Teks Sumber ->
######

Tiga tokoh tersebut, menurut hemat saya mewakili masing-masing generasi dengan kacamata masing-masing terhadap situasi kekinian. Nyonya Sembilan-pon Tua mewakili generasi tua dengan kacamata romantisme masa lalunya serta kegamangan dan kegelisahan untuk masa yang lebih baik. Yang ia lakukan hanya mengeluh dan mengulang-ulang masa lalu namun tanpa memberi solusi pasti atau paling tidak berbagi pandangan untuk masa kini yang lebih cerah. Kerjanya hanya menghakimi dan menyalahkan. Walau keresahannya itu beralasan dan bisa diterima karena melihat situasi Cina saat itu yang sedang dalam masa revolusi, tetapi kaum mudanya malah kebanyakan tidak mau tahu-menahu dan kaum intelektualnya pun lebih bersifat pragmatis dan mengejar keuntungan diri sendiri saja. Tapi adakah sekedar menggerutu dan selalu mengingat-ingat masa lalu dapat menyelesaikan masalah?

######

Uraian Soal -> Tolong kembalikan tanpa perubahan bagian teks tentang Nyonya Sembilan-pon Tua, seluruhnya mulai dari "Tiga tokoh tersebut, menurut" terus sampai "dapat menyelesaikan masalah?".

Satu blok data:

######

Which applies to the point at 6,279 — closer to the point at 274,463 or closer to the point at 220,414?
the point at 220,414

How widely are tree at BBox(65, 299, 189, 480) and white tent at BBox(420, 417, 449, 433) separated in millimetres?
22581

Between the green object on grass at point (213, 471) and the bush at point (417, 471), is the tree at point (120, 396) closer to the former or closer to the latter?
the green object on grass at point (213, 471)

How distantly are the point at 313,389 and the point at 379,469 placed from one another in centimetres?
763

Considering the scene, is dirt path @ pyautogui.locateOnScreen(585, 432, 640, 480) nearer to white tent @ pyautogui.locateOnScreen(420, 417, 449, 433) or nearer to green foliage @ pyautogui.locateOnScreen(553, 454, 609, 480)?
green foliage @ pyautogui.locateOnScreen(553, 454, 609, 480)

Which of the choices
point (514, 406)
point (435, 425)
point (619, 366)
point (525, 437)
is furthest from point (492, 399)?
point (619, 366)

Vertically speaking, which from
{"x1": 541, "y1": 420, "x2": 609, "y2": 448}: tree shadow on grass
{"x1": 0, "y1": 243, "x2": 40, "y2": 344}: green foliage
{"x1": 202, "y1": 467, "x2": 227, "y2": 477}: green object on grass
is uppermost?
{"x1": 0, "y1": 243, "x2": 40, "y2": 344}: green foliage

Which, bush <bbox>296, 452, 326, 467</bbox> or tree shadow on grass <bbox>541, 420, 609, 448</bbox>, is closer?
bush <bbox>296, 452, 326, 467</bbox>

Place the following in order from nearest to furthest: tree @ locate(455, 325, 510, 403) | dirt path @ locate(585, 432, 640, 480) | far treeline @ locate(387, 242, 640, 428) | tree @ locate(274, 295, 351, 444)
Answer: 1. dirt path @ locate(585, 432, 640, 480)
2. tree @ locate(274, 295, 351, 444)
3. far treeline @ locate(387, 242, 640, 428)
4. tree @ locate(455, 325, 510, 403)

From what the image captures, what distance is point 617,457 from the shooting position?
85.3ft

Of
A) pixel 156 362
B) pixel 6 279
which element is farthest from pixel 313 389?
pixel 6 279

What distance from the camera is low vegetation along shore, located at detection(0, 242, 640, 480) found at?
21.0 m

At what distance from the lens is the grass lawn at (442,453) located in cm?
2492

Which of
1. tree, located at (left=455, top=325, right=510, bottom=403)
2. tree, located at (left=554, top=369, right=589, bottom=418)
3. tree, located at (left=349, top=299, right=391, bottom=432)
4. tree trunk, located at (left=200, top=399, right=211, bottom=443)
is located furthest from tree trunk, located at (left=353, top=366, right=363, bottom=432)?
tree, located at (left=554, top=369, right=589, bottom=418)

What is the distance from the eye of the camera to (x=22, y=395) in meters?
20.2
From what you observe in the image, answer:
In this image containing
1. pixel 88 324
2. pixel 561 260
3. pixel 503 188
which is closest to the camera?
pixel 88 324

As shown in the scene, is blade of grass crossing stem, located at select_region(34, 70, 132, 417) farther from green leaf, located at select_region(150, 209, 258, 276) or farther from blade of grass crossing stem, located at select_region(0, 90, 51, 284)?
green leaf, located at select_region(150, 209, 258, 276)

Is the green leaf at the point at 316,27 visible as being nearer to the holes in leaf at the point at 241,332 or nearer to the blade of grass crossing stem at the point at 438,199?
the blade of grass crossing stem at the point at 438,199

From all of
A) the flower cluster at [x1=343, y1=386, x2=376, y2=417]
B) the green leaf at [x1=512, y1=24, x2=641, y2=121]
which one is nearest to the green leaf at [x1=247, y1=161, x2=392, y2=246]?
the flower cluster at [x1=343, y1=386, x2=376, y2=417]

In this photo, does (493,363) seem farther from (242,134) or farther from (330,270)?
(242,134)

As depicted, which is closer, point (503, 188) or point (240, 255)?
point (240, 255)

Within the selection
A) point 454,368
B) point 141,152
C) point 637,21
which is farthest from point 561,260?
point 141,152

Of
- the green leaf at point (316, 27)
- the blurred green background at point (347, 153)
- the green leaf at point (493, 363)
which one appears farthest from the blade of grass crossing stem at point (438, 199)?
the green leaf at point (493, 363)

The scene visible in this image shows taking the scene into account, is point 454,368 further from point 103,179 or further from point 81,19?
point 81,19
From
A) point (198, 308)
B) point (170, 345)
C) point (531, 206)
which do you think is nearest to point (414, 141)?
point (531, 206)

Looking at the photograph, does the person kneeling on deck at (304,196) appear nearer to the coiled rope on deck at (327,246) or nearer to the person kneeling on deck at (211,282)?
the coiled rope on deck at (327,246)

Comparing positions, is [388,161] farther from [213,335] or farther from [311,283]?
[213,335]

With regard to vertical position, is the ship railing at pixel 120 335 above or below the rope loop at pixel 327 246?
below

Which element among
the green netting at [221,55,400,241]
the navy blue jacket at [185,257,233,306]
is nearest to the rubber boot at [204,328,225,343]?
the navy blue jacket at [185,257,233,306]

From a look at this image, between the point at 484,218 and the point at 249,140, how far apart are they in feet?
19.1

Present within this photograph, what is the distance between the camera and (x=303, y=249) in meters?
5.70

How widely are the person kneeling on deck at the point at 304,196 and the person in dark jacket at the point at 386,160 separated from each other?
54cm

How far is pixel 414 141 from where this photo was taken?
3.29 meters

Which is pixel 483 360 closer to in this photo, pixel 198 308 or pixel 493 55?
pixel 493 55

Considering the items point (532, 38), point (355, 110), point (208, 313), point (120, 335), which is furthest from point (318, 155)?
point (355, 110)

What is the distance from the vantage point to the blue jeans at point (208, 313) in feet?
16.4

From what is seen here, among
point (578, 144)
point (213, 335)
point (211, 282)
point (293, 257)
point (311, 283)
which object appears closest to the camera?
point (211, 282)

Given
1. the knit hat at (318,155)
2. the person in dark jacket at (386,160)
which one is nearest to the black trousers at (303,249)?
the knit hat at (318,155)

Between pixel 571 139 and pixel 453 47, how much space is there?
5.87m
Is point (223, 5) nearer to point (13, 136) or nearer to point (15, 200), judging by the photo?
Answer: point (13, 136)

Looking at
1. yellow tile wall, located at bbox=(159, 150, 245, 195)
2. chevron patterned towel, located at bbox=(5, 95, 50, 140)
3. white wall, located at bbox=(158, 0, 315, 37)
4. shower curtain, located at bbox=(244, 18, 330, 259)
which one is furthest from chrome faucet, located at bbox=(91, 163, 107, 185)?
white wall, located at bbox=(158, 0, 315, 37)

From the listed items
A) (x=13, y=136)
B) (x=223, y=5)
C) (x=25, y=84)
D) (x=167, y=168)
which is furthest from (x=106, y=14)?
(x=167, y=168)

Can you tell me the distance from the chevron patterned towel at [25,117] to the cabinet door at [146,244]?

######

Jawaban Tertulis ->
Tiga tokoh tersebut, menurut hemat saya mewakili masing-masing generasi dengan kacamata masing-masing terhadap situasi kekinian. Nyonya Sembilan-pon Tua mewakili generasi tua dengan kacamata romantisme masa lalunya serta kegamangan dan kegelisahan untuk masa yang lebih baik. Yang ia lakukan hanya mengeluh dan mengulang-ulang masa lalu namun tanpa memberi solusi pasti atau paling tidak berbagi pandangan untuk masa kini yang lebih cerah. Kerjanya hanya menghakimi dan menyalahkan. Walau keresahannya itu beralasan dan bisa diterima karena melihat situasi Cina saat itu yang sedang dalam masa revolusi, tetapi kaum mudanya malah kebanyakan tidak mau tahu-menahu dan kaum intelektualnya pun lebih bersifat pragmatis dan mengejar keuntungan diri sendiri saja. Tapi adakah sekedar menggerutu dan selalu mengingat-ingat masa lalu dapat menyelesaikan masalah?